Je ne m'étendrais pas d’avantage sur le contenu idéologique et théorique de ces différentes hérésies. Dans cet article, nous allons de nombreuses fois mentionner celle qui fut à l’origine de la création de l’Inquisition, c’est à dire l’hérésie cathare, dans le Sud-Ouest français. Si vous vous voulez en savoir plus sur l'histoire du catharisme à proprement parler, je vous invite très vivement à vous tourner vers la vidéo de Nota Bene. Elle est vraiment très complète et figure parmi les meilleures de sa chaîne à mon goût. 


Une Église catholique qui monte en puissance, une bouillonnement d’hérésie un peu partout dans le Sud de la France, voilà qui commence à planter le décor. Mais il reste une question d’envergure avant de conclure cette première partie : pourquoi l’Inquisition est-elle créée à ce moment précis, en 1233? Après tout, les courants de pensées hérétiques n’ont rien de nouveau et sont aussi vieux que le christianisme - et l’Eglise les a toujours considérés avec méfiance, même si elle réagit généralement mollement et sans répression organisée.
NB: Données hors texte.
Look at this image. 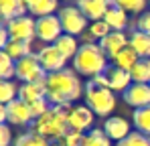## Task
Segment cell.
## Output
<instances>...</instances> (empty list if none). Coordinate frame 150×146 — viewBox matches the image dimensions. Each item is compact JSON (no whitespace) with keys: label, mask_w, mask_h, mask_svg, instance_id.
<instances>
[{"label":"cell","mask_w":150,"mask_h":146,"mask_svg":"<svg viewBox=\"0 0 150 146\" xmlns=\"http://www.w3.org/2000/svg\"><path fill=\"white\" fill-rule=\"evenodd\" d=\"M116 146H150V136H144L140 132H132L128 138H124Z\"/></svg>","instance_id":"obj_32"},{"label":"cell","mask_w":150,"mask_h":146,"mask_svg":"<svg viewBox=\"0 0 150 146\" xmlns=\"http://www.w3.org/2000/svg\"><path fill=\"white\" fill-rule=\"evenodd\" d=\"M47 75L49 73L43 69V65L35 53L16 61V79H21L23 83H45Z\"/></svg>","instance_id":"obj_5"},{"label":"cell","mask_w":150,"mask_h":146,"mask_svg":"<svg viewBox=\"0 0 150 146\" xmlns=\"http://www.w3.org/2000/svg\"><path fill=\"white\" fill-rule=\"evenodd\" d=\"M45 97H47L45 83H23L18 87V99H23L28 106H33L39 99H45Z\"/></svg>","instance_id":"obj_18"},{"label":"cell","mask_w":150,"mask_h":146,"mask_svg":"<svg viewBox=\"0 0 150 146\" xmlns=\"http://www.w3.org/2000/svg\"><path fill=\"white\" fill-rule=\"evenodd\" d=\"M146 4H150V0H114V6H120L126 12H134V14H142Z\"/></svg>","instance_id":"obj_30"},{"label":"cell","mask_w":150,"mask_h":146,"mask_svg":"<svg viewBox=\"0 0 150 146\" xmlns=\"http://www.w3.org/2000/svg\"><path fill=\"white\" fill-rule=\"evenodd\" d=\"M37 57H39V61H41L43 69H45L47 73H57V71L67 69V67H65L67 57H65L59 49L55 47V45H45V47L37 53Z\"/></svg>","instance_id":"obj_9"},{"label":"cell","mask_w":150,"mask_h":146,"mask_svg":"<svg viewBox=\"0 0 150 146\" xmlns=\"http://www.w3.org/2000/svg\"><path fill=\"white\" fill-rule=\"evenodd\" d=\"M45 89H47V101L51 106L71 103L79 99L81 94H85V85L81 83L79 75L73 69L49 73L45 79Z\"/></svg>","instance_id":"obj_1"},{"label":"cell","mask_w":150,"mask_h":146,"mask_svg":"<svg viewBox=\"0 0 150 146\" xmlns=\"http://www.w3.org/2000/svg\"><path fill=\"white\" fill-rule=\"evenodd\" d=\"M0 77L2 81H10L12 77H16V61L4 51H0Z\"/></svg>","instance_id":"obj_27"},{"label":"cell","mask_w":150,"mask_h":146,"mask_svg":"<svg viewBox=\"0 0 150 146\" xmlns=\"http://www.w3.org/2000/svg\"><path fill=\"white\" fill-rule=\"evenodd\" d=\"M18 96V89L12 81H0V103L8 106L10 101H14Z\"/></svg>","instance_id":"obj_31"},{"label":"cell","mask_w":150,"mask_h":146,"mask_svg":"<svg viewBox=\"0 0 150 146\" xmlns=\"http://www.w3.org/2000/svg\"><path fill=\"white\" fill-rule=\"evenodd\" d=\"M105 77H108V81H110V89H112V91H122V94H124L126 89L132 85V75H130V71H124V69H120V67H116V65L108 67Z\"/></svg>","instance_id":"obj_16"},{"label":"cell","mask_w":150,"mask_h":146,"mask_svg":"<svg viewBox=\"0 0 150 146\" xmlns=\"http://www.w3.org/2000/svg\"><path fill=\"white\" fill-rule=\"evenodd\" d=\"M61 35H63V26H61V21L57 14L37 18V39H41L43 43L55 45Z\"/></svg>","instance_id":"obj_8"},{"label":"cell","mask_w":150,"mask_h":146,"mask_svg":"<svg viewBox=\"0 0 150 146\" xmlns=\"http://www.w3.org/2000/svg\"><path fill=\"white\" fill-rule=\"evenodd\" d=\"M122 97L134 110L146 108V106H150V85H146V83H132L122 94Z\"/></svg>","instance_id":"obj_12"},{"label":"cell","mask_w":150,"mask_h":146,"mask_svg":"<svg viewBox=\"0 0 150 146\" xmlns=\"http://www.w3.org/2000/svg\"><path fill=\"white\" fill-rule=\"evenodd\" d=\"M0 122L6 124V106H0Z\"/></svg>","instance_id":"obj_39"},{"label":"cell","mask_w":150,"mask_h":146,"mask_svg":"<svg viewBox=\"0 0 150 146\" xmlns=\"http://www.w3.org/2000/svg\"><path fill=\"white\" fill-rule=\"evenodd\" d=\"M10 142H12V134L8 124H0V146H10Z\"/></svg>","instance_id":"obj_37"},{"label":"cell","mask_w":150,"mask_h":146,"mask_svg":"<svg viewBox=\"0 0 150 146\" xmlns=\"http://www.w3.org/2000/svg\"><path fill=\"white\" fill-rule=\"evenodd\" d=\"M132 83H146L150 85V59H140L136 67L130 71Z\"/></svg>","instance_id":"obj_25"},{"label":"cell","mask_w":150,"mask_h":146,"mask_svg":"<svg viewBox=\"0 0 150 146\" xmlns=\"http://www.w3.org/2000/svg\"><path fill=\"white\" fill-rule=\"evenodd\" d=\"M108 55L103 53L100 43H83L77 55L73 57V71L83 77H98L108 71Z\"/></svg>","instance_id":"obj_3"},{"label":"cell","mask_w":150,"mask_h":146,"mask_svg":"<svg viewBox=\"0 0 150 146\" xmlns=\"http://www.w3.org/2000/svg\"><path fill=\"white\" fill-rule=\"evenodd\" d=\"M103 132L108 134L110 140L114 142H122L124 138H128L132 132H130V122L122 118V116H110L103 122Z\"/></svg>","instance_id":"obj_13"},{"label":"cell","mask_w":150,"mask_h":146,"mask_svg":"<svg viewBox=\"0 0 150 146\" xmlns=\"http://www.w3.org/2000/svg\"><path fill=\"white\" fill-rule=\"evenodd\" d=\"M136 30H140V33H146V35H150V10L142 12V14L138 16V23H136Z\"/></svg>","instance_id":"obj_36"},{"label":"cell","mask_w":150,"mask_h":146,"mask_svg":"<svg viewBox=\"0 0 150 146\" xmlns=\"http://www.w3.org/2000/svg\"><path fill=\"white\" fill-rule=\"evenodd\" d=\"M10 41H12V39H10V33H8V28L2 24V26H0V49L4 51V49H6V45H8Z\"/></svg>","instance_id":"obj_38"},{"label":"cell","mask_w":150,"mask_h":146,"mask_svg":"<svg viewBox=\"0 0 150 146\" xmlns=\"http://www.w3.org/2000/svg\"><path fill=\"white\" fill-rule=\"evenodd\" d=\"M110 33H112V28H110V24L105 23V21H98V23L89 24V35H91L93 39H98V41L105 39Z\"/></svg>","instance_id":"obj_33"},{"label":"cell","mask_w":150,"mask_h":146,"mask_svg":"<svg viewBox=\"0 0 150 146\" xmlns=\"http://www.w3.org/2000/svg\"><path fill=\"white\" fill-rule=\"evenodd\" d=\"M8 33H10V39L12 41H26V43H33V39L37 37V21H33L30 16H18L10 23H2Z\"/></svg>","instance_id":"obj_7"},{"label":"cell","mask_w":150,"mask_h":146,"mask_svg":"<svg viewBox=\"0 0 150 146\" xmlns=\"http://www.w3.org/2000/svg\"><path fill=\"white\" fill-rule=\"evenodd\" d=\"M132 124L136 128V132L150 136V106L146 108H140V110H134L132 114Z\"/></svg>","instance_id":"obj_22"},{"label":"cell","mask_w":150,"mask_h":146,"mask_svg":"<svg viewBox=\"0 0 150 146\" xmlns=\"http://www.w3.org/2000/svg\"><path fill=\"white\" fill-rule=\"evenodd\" d=\"M130 47L136 51V55L140 59H150V35L134 30L130 35Z\"/></svg>","instance_id":"obj_20"},{"label":"cell","mask_w":150,"mask_h":146,"mask_svg":"<svg viewBox=\"0 0 150 146\" xmlns=\"http://www.w3.org/2000/svg\"><path fill=\"white\" fill-rule=\"evenodd\" d=\"M100 47L108 55V59H116L126 47H130V37L122 30H112L105 39L100 41Z\"/></svg>","instance_id":"obj_11"},{"label":"cell","mask_w":150,"mask_h":146,"mask_svg":"<svg viewBox=\"0 0 150 146\" xmlns=\"http://www.w3.org/2000/svg\"><path fill=\"white\" fill-rule=\"evenodd\" d=\"M85 101H87V108L101 118H108L114 110H116V96L110 87H101L96 85L93 81H87L85 83Z\"/></svg>","instance_id":"obj_4"},{"label":"cell","mask_w":150,"mask_h":146,"mask_svg":"<svg viewBox=\"0 0 150 146\" xmlns=\"http://www.w3.org/2000/svg\"><path fill=\"white\" fill-rule=\"evenodd\" d=\"M140 61V57L136 55V51L132 47H126L116 59H114V65L116 67H120V69H124V71H132L134 67H136V63Z\"/></svg>","instance_id":"obj_24"},{"label":"cell","mask_w":150,"mask_h":146,"mask_svg":"<svg viewBox=\"0 0 150 146\" xmlns=\"http://www.w3.org/2000/svg\"><path fill=\"white\" fill-rule=\"evenodd\" d=\"M71 103H61V106H51L49 112L43 114L41 118L30 124V130L45 136L47 140H63L65 134L71 130L69 128V114H71Z\"/></svg>","instance_id":"obj_2"},{"label":"cell","mask_w":150,"mask_h":146,"mask_svg":"<svg viewBox=\"0 0 150 146\" xmlns=\"http://www.w3.org/2000/svg\"><path fill=\"white\" fill-rule=\"evenodd\" d=\"M51 146H63V144H51Z\"/></svg>","instance_id":"obj_40"},{"label":"cell","mask_w":150,"mask_h":146,"mask_svg":"<svg viewBox=\"0 0 150 146\" xmlns=\"http://www.w3.org/2000/svg\"><path fill=\"white\" fill-rule=\"evenodd\" d=\"M14 146H51V144L45 136H41V134L30 130V132H25L23 136H18Z\"/></svg>","instance_id":"obj_29"},{"label":"cell","mask_w":150,"mask_h":146,"mask_svg":"<svg viewBox=\"0 0 150 146\" xmlns=\"http://www.w3.org/2000/svg\"><path fill=\"white\" fill-rule=\"evenodd\" d=\"M6 122L8 124H14V126H28L33 124V112H30V106L25 103L23 99H14L6 106Z\"/></svg>","instance_id":"obj_10"},{"label":"cell","mask_w":150,"mask_h":146,"mask_svg":"<svg viewBox=\"0 0 150 146\" xmlns=\"http://www.w3.org/2000/svg\"><path fill=\"white\" fill-rule=\"evenodd\" d=\"M57 6H59V0H26V10L39 18L53 14Z\"/></svg>","instance_id":"obj_19"},{"label":"cell","mask_w":150,"mask_h":146,"mask_svg":"<svg viewBox=\"0 0 150 146\" xmlns=\"http://www.w3.org/2000/svg\"><path fill=\"white\" fill-rule=\"evenodd\" d=\"M75 6H77V8L85 14V18L91 21V23L103 21V18H105V12L110 10L108 0H77Z\"/></svg>","instance_id":"obj_15"},{"label":"cell","mask_w":150,"mask_h":146,"mask_svg":"<svg viewBox=\"0 0 150 146\" xmlns=\"http://www.w3.org/2000/svg\"><path fill=\"white\" fill-rule=\"evenodd\" d=\"M85 140V134L83 132H77V130H69L63 138V146H83Z\"/></svg>","instance_id":"obj_34"},{"label":"cell","mask_w":150,"mask_h":146,"mask_svg":"<svg viewBox=\"0 0 150 146\" xmlns=\"http://www.w3.org/2000/svg\"><path fill=\"white\" fill-rule=\"evenodd\" d=\"M93 120H96V114L87 106H75L69 114V128L85 134V130L93 126Z\"/></svg>","instance_id":"obj_14"},{"label":"cell","mask_w":150,"mask_h":146,"mask_svg":"<svg viewBox=\"0 0 150 146\" xmlns=\"http://www.w3.org/2000/svg\"><path fill=\"white\" fill-rule=\"evenodd\" d=\"M33 43H26V41H10L6 49H4V53H8L14 61H18V59H23L26 55H33V49H30Z\"/></svg>","instance_id":"obj_26"},{"label":"cell","mask_w":150,"mask_h":146,"mask_svg":"<svg viewBox=\"0 0 150 146\" xmlns=\"http://www.w3.org/2000/svg\"><path fill=\"white\" fill-rule=\"evenodd\" d=\"M55 47L59 49V51H61V53H63L67 59H73L75 55H77V51H79V47H81V45L77 43V39H75V37H71V35H65V33H63V35L57 39Z\"/></svg>","instance_id":"obj_23"},{"label":"cell","mask_w":150,"mask_h":146,"mask_svg":"<svg viewBox=\"0 0 150 146\" xmlns=\"http://www.w3.org/2000/svg\"><path fill=\"white\" fill-rule=\"evenodd\" d=\"M51 108V103L47 101V97L45 99H39V101H35L33 106H30V112H33V118L37 120V118H41L43 114H47Z\"/></svg>","instance_id":"obj_35"},{"label":"cell","mask_w":150,"mask_h":146,"mask_svg":"<svg viewBox=\"0 0 150 146\" xmlns=\"http://www.w3.org/2000/svg\"><path fill=\"white\" fill-rule=\"evenodd\" d=\"M57 16L61 21V26H63V33L65 35L77 37V35H81L87 28V18H85V14L77 6H63L57 12Z\"/></svg>","instance_id":"obj_6"},{"label":"cell","mask_w":150,"mask_h":146,"mask_svg":"<svg viewBox=\"0 0 150 146\" xmlns=\"http://www.w3.org/2000/svg\"><path fill=\"white\" fill-rule=\"evenodd\" d=\"M83 146H112V140L108 138V134L103 132V128H93V130L85 132Z\"/></svg>","instance_id":"obj_28"},{"label":"cell","mask_w":150,"mask_h":146,"mask_svg":"<svg viewBox=\"0 0 150 146\" xmlns=\"http://www.w3.org/2000/svg\"><path fill=\"white\" fill-rule=\"evenodd\" d=\"M103 21L110 24L112 30H122L124 33V28L128 26V12L124 8H120V6H110V10L105 12Z\"/></svg>","instance_id":"obj_21"},{"label":"cell","mask_w":150,"mask_h":146,"mask_svg":"<svg viewBox=\"0 0 150 146\" xmlns=\"http://www.w3.org/2000/svg\"><path fill=\"white\" fill-rule=\"evenodd\" d=\"M26 0H0V14L2 23H10L18 16H25Z\"/></svg>","instance_id":"obj_17"}]
</instances>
Qu’est-ce que ces hérétiques du Sud-Ouest (originellement autour d’Albi, d’où leur surnom d’albigeois), ont pu faire pour attirer à ce point l’attention du Pape?

En fait, cela fait déjà un moment que les sectes du Languedoc inquiètent sérieuement l’Eglise. Bernard de Clervaux, grand intellectuel chrétien de l’époque, pas forcément reconnu pour son progressisme, et qui avait voulu papoter avec ces Albigeois pour mieux les convaincre, prend une grosse volée par ses derniers. Il rentre particulièrement indigné et inonde le Pape de courriers alarmistes sur l’expansion de la “gangrène hérétique”.

Seulement, les seigneurs locaux, comme le comte de Toulouse, considèrent ces hérétiques avec mansuétude, si ce n’est bienveillance. Après tout, vouloir se débarrasser de l’influence grandissante du Pape n’est pas une idée qui les révolte, bien au contraire, et les sectes locales sont de toute façon trop bien enracinées. L’Eglise doit donc se contenter pendant quelques années d’appeler les pouvoir locaux à plus de fermeté. Jusqu’au jour où l’inaction des seigneurs languedociens finit par sérieusement gonfler le Pape. Il envoie à Toulouse un légat, représentant pontifical officiel, pour inciter le comte de Toulouse Raymond VI à intervenir pour contenir l’hérésie. Constatant la mauvaise volonté évidente des pouvoir locaux, et probablement peu averti du tempérament des toulousains, le légat décide d'excommunier Raymond VI. Sur le chemin de son retour à Rome, en 1208, le légat et toute son équipe sont massacrés par les hommes du comte.


Raymond VI a dû s’imaginer que l’histoire était bouclée. Elle venait juste de commencer. Bricoler sa petite hérésie dans son coin, c’est une chose. Assassiner un représentant officiel du Pape, c’en est une autre. Or, Innocent III, souverain pontife de l’époque, n’est vraiment pas du genre à se laisser marcher sur les pompes. Ce que Raymond VI vient de déclencher, c’est la Croisade contre les Albigeois. Et les Croisés, ils ne sont pas venus discuter théologie.